Problema 1 =>
Ricopia dall'articolo sull'anestesista di Saronno il passo compreso tra "Saronno, dalle carte" e "a Saronno (Va)", estremi inclusi.
Problema 2 =>
Rispondi a queste domande sull'articolo sull'anestesista di Saronno:
(a) Davanti a quali magistrati sfilano i medici nella caserma dei carabinieri?
(b) Chi sceglie il silenzio, e quale incarico ricopre?
(c) Quale pezzo chiave di qualunque delitto non risulta chiaro?
Problema 3 =>
Prosegui l'articolo sull'anestesista di Saronno a partire dall'ultima frase riportata.

Estratto scelto =>
═══
Anestesista schiavo della coca Ma l'ospedale non fece nulla

Saronno, dalle carte spunta per Cazzaniga un problema "grave" di dipendenza. E il silenzio dei vertici sanitari

Anestesista schiavo della coca Ma l'ospedale non fece nulla

nostro inviato a Saronno (Va)

Sfilano uno dopo l'altro, davanti ai magistrati, i medici che hanno taciuto, anche se sapevano, intuivano, sospettavano. Mentre Leonardo Cazzaniga dispensava il suo «protocollo» ai pazienti che non riteneva idonei a uscire vivi dal pronto soccorso, i suoi colleghi dell'ospedale di Saronno fingevano di non vedere. Ieri nella caserma dei carabinieri, davanti al pm Maria Cristina Ria e al procuratore Gianluigi Fontana, chi può cerca di discolparsi o almeno di spiegarsi. Qualcuno, come Fabrizio Frattini, direttore del servizio Emergenza e urgenza, sceglie il silenzio. Ma il quadro desolante di superficialità, connivenze, opportunismi che per anni ha lasciato agire Cazzaniga appare ormai sufficientemente chiaro.

A non essere chiaro è un pezzo chiave di qualunque delitto: il movente. Perché arrivato alla maturità un medico esperto come Leonardo Cazzaniga si trasforma in un dispensatore di morte? È questo il vero interrogativo che aleggia sulla vicenda. Perché di certo, dalla morte di quei quattro pazienti, o degli altri decessi ancora sotto inchiesta, a Cazzaniga non è venuto in tasca nulla.
═══
Dati registrati =>

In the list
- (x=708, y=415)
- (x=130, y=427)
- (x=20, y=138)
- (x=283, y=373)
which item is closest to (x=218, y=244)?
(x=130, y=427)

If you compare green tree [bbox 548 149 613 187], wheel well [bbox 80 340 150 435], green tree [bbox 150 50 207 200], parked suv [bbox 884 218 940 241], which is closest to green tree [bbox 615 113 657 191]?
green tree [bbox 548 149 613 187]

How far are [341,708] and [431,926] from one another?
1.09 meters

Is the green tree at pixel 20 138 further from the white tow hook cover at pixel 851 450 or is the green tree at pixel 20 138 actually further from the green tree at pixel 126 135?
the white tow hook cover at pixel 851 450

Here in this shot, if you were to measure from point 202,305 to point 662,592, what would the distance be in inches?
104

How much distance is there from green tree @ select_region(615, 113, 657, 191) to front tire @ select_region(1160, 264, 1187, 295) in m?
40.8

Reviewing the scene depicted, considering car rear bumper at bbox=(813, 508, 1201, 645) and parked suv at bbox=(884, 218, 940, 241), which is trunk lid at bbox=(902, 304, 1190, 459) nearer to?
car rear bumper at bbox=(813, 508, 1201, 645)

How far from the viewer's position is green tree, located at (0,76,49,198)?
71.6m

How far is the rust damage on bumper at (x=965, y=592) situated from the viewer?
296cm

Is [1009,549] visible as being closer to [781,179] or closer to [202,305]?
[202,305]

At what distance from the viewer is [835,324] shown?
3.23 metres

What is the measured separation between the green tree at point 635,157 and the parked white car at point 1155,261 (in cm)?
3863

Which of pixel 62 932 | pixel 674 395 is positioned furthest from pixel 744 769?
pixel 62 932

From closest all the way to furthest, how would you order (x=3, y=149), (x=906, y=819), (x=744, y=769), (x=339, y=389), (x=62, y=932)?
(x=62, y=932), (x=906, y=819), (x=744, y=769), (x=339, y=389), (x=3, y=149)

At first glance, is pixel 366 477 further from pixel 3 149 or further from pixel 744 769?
═══
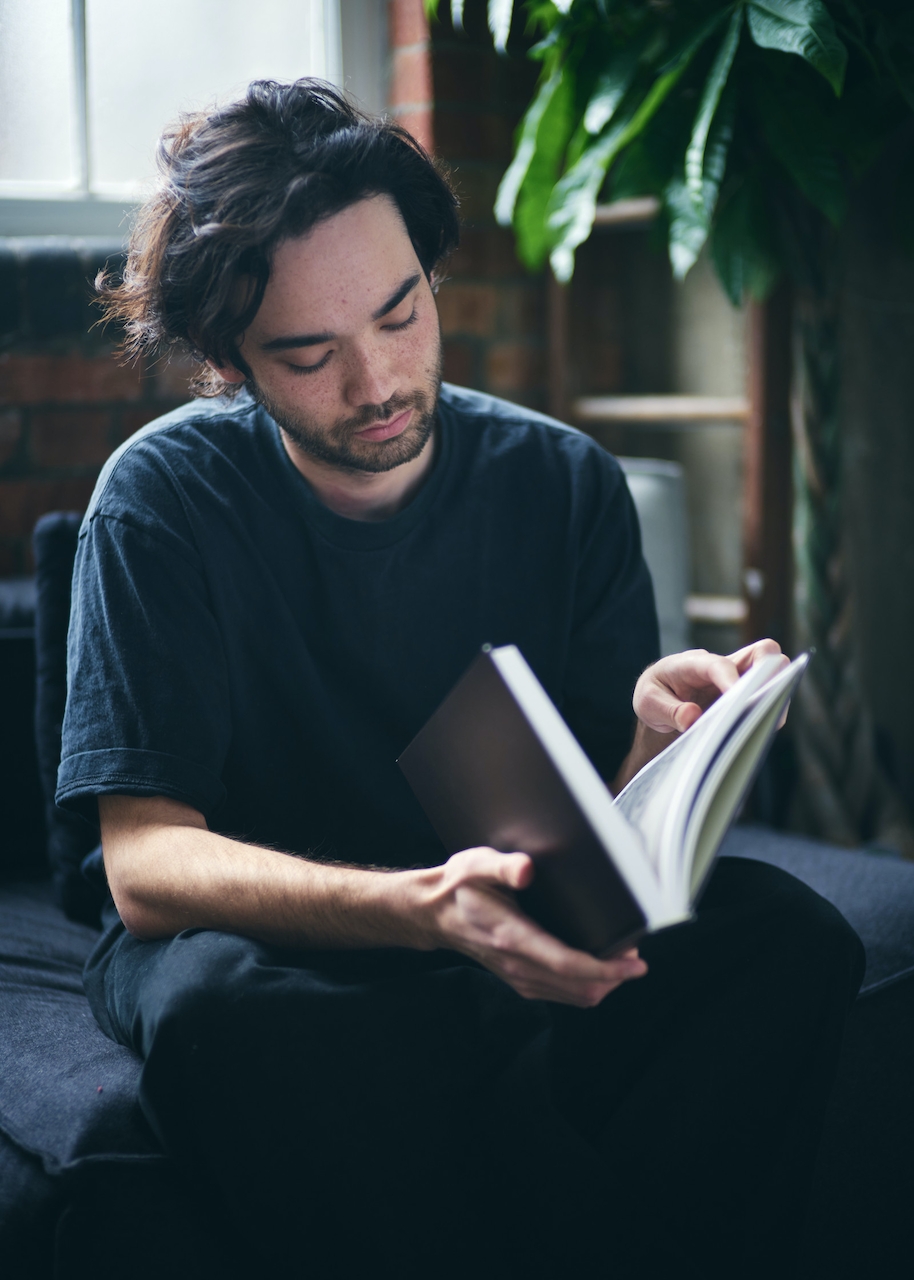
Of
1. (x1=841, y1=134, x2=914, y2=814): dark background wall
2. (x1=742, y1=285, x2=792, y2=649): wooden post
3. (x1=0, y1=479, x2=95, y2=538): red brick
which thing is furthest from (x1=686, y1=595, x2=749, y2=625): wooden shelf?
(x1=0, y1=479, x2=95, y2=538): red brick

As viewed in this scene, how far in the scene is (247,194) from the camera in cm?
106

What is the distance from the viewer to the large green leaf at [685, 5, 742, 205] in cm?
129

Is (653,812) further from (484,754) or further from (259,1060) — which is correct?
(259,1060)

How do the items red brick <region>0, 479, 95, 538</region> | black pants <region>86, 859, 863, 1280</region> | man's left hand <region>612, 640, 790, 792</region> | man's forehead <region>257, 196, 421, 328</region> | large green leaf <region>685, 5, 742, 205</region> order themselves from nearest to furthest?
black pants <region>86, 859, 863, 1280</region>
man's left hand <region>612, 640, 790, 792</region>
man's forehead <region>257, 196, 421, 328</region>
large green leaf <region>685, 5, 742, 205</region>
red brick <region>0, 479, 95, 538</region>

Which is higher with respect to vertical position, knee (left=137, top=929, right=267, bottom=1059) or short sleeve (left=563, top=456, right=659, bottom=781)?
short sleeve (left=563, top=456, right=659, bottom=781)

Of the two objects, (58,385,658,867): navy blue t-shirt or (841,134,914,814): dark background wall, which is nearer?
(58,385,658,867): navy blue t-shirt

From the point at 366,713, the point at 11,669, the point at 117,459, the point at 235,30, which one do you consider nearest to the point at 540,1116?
═══
Risposta scritta 1 =>
Saronno, dalle carte spunta per Cazzaniga un problema "grave" di dipendenza. E il silenzio dei vertici sanitari

Anestesista schiavo della coca Ma l'ospedale non fece nulla

nostro inviato a Saronno (Va)

Risposta scritta 2 =>
(a) Davanti al pm Maria Cristina Ria e al procuratore Gianluigi Fontana.
(b) Fabrizio Frattini, direttore del servizio Emergenza e urgenza.
(c) Il movente.

Risposta scritta 3 =>
Nascosto nelle pieghe della richiesta di arresto, c'è però un dettaglio che forse può aiutare a capire. Droga. Droga pesante. A un certo punto della sua carriera, Leonardo Cazzaniga aveva incrociato la cocaina. Ne era condizionato al punto di dubitare di poter continuare a lavorare. E, incredibilmente, anche di questa sua fragilità c'era in ospedale chi sapeva e non ha fatto niente.

Il 3 luglio 2015, nello studio di Paolo Valentini, direttore medico di presidio, i carabinieri intercettano una conversazione dello stesso Valentini con il direttore sanitario Roberto Cosentina: che, scrivono i pm, «ha dimostrato di sapere che Leonardo Cazzaniga si autodefiniva in reparto l'angelo della morte. Ha aggiunto inoltre di avere appreso dallo stesso Cazzaniga che lo stesso faceva uso di cocaina ed aveva per questo necessità di un periodo per disintossicarsi.

Cosentina dice al direttore di essersi già imbattuto in una vicenda analoga al Fatebenefratelli, accenna a un chirurgo e fa il rumore di una sniffata. Poi parla di Cazzaniga che aveva preso un periodo di malattia: «Devo dire che nella sua sbulloneria su quella roba fu corretto, perché disse io ho questo problema». «Te l'ha detto lui?», chiede Valentini. «Eh?». «Te l'ha segnalato lui, perché come hai fatto a scoprirlo?». «Sì,sì». «Ah... autodenuncia». «Sì, mi disse io ho questo problema, adesso mi prendo un periodo per vedere di disintossicarmi perché sto esagerando. (..) non dico che smetto ma almeno... perché sto esagerando».

Valentini appare impressionato, chiede se il medico curante di Cazzaniga è stato informato. «No, attenzione - risponde Cosentina - stiamo chiacchierando (...) lui cosa ha detto al medico competente non lo so, so che il medico competente non ha osteggiato il suo rientro in servizio. L'avrà messa sul periodo di stress, di fragilità, eccetera». Insomma, in ospedale si sapeva non solo del «protocollo Cazzaniga», ma anche che il suo inventore stava «esagerando» con la droga. Eppure venne lasciato in servizio.

Anche in quel caso, insomma, scattò la regola del silenzio. L'omertà a Saronno era tale che quando qualcuno sceglieva di denunciare, lo faceva nel modo meno coraggioso ed efficace: come nel caso di Elena Soldavini, la dottoressa interrogata ieri.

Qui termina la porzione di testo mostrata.